Prompt: Working from the data below, write out exactly the lines from its first through the line that contains "Stainless steel elements", both ends included and pictures omitted.

Data extracts:
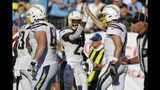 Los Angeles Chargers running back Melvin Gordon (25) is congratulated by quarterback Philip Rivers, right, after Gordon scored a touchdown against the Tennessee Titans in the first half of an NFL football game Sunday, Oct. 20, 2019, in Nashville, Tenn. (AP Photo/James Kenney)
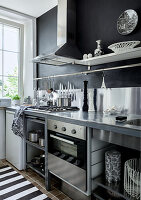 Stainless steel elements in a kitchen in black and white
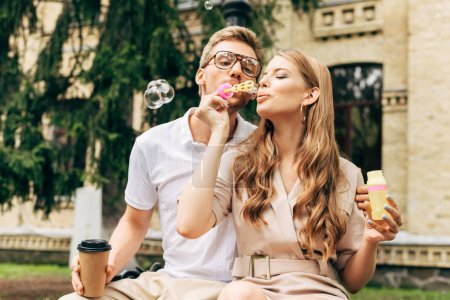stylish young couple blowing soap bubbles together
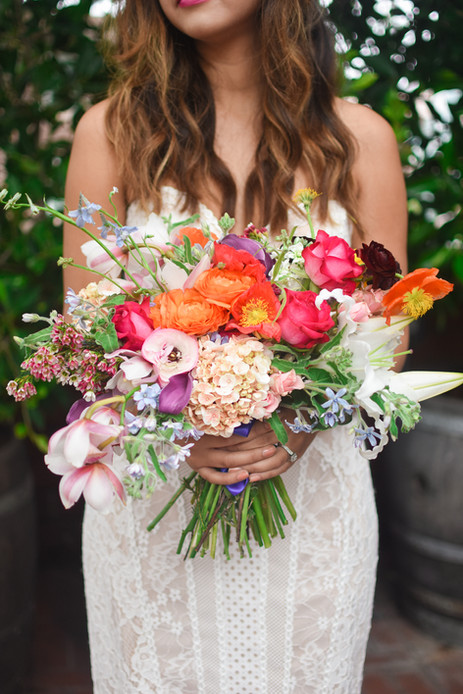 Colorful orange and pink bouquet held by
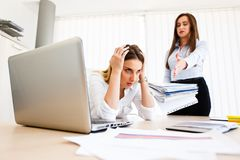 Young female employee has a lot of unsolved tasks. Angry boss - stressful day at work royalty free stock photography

Response for this exercise:
 Los Angeles Chargers running back Melvin Gordon (25) is congratulated by quarterback Philip Rivers, right, after Gordon scored a touchdown against the Tennessee Titans in the first half of an NFL football game Sunday, Oct. 20, 2019, in Nashville, Tenn. (AP Photo/James Kenney)
 Stainless steel elements in a kitchen in black and white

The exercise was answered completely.